Una vez le preguntaron a Juan Domingo Perón que cómo clasificaría políticamente a los argentinos. Hmm, caviló “el hombre más grande de Argentina”. Yo pienso que un 30% son conservadores, otro 30% son liberales, 10% comunistas, 10% socialistas, 15% izquierdistas, 5% derechistas. ¿Y peronistas, mi general?, preguntó el sorprendido interlocutor. Ah, no, peronistas son todos.
Es la ambición de los caudillos: la unanimidad, la sumisión, la obediencia pronta e inmediata. Uribe, por ejemplo, pensaba que en Colombia todos éramos uribistas. Es más, todavía cree que todo el que no piense como él es izquierdista, enmermelado, guerrillero de civil, castrochavista. Mísero hombrecito, tan “preocupado y angustiado”, tan convencido de sus propias mentiras, falacias y fake news.
En las elecciones del domingo no votamos sólo por gobernadores, alcaldes, concejales, diputados y ediles. Estaba en juego algo más trascendental. Votamos por bloquear el avance del neofascismo del Centro Democrático. No votamos por Petro (¡los dioses de la inteligencia nos libren de semejante idiotez!), como ahora insisten en justificarse los perdedores. ¡Votamos contra Uribe y punto! Y Uribe perdió. Perdió y perdió y perdió. ¡La hecatombe!
Hace 12 años, en octubre de 2007, el eterno dijo: “No es conveniente que un presidente se perpetúe en el poder. Reelección, solo si hay una hecatombe”. El país quedó súpito, torombolino, sansirolé. Hecatombe, como ubérrimo o encrucijada, es uno de esos latinajos que tanto valoramos los autodidactas en Antioquia. Según la Real Academia Española, significa “mortandad de personas” y también “desgracia, catástrofe”.
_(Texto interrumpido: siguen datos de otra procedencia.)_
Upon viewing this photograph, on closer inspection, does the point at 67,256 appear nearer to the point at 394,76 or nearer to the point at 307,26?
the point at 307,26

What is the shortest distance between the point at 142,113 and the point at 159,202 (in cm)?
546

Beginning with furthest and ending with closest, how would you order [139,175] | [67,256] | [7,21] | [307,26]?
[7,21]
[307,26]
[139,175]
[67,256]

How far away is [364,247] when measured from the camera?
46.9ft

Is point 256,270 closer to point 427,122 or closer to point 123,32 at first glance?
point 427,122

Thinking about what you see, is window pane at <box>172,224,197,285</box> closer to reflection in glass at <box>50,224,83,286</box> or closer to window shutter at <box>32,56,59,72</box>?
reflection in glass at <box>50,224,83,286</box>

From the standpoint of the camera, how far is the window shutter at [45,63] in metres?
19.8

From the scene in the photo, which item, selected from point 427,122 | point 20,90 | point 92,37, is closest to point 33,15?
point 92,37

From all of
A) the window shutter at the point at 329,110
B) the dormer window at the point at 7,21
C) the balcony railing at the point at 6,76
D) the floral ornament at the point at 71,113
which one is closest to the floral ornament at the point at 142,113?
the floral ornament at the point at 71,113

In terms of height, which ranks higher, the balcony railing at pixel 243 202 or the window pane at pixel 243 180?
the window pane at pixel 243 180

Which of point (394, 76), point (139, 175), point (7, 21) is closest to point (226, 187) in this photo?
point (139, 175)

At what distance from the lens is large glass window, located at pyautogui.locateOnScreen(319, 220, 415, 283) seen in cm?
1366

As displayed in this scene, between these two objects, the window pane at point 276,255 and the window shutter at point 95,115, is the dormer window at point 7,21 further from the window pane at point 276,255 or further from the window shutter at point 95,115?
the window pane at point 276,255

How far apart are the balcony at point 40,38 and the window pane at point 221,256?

La hecatombe llegó por fin. Mortandad o catástrofe: eso fueron las elecciones. El teflón empezó a descascararse. Uribe perdió en el Atlántico y en Barranquilla, a pesar de su presunto coaval a los vencedores. Perdió en Córdoba y en Montería, la tierrita del Mono Mancuso. Perdió en Cartagena y en Bolívar. Perdió en Bucaramanga y en Santander. De nada sirvieron los aullidos del guache Carlos Felipe, que deshonra dos veces el apellido Mejía: Uribe perdió en Caldas y en Manizales. Tampoco funcionaron ni las jugaditas ni los sofismas del bachiller Macías: Uribe perdió en el Huila y en Neiva. A Palomita divina, por ponerse a discriminar indígenas, se le coló un negro en la Gobernación del Cauca. Uribe perdió allí y en Popayán. A la tía María Fernanda le dieron chontaduro maduro en Cali y en el Valle de Cauca. Uribe perdió en Bogotá: su mascotica apenas quedó en cuarto lugar.
Y perdió en su fortín. Alfredo Ramos, hijo del Doctor Buñuelo, quedó en la cochina calle: perdió la Alcaldía de Medellín, en donde según los taxistas purasangre hasta los postes de la luz son dizque uribistas. Andrés Guerra, furibundo y rústico, perdió la Gobernación de Antioquia por segunda vez. ¿A Uribe no le dará pena con su primer cacique político, el otrora todopoderoso senador Bernardo el Socio Guerra Serna?
Aunque el capataz ahora se esté dando estrepitosos golpes de pecho, nadie entre sus feligreses se atreverá a echarle la culpa de la hecatombe del teflón. El agua sucia le va a caer a Ivancho: ¡te lloverá estiércol, pobre Porky patético! Ahora bien, como en cierta ocasión advirtió el mismísimo paupérrimo, “la culebra sigue viva, le hemos quitado oxígeno, la hemos quitado de muchos lugares de la patria, pero sigue haciendo cosas”. Habría que darle garrote, se me ocurre a mí.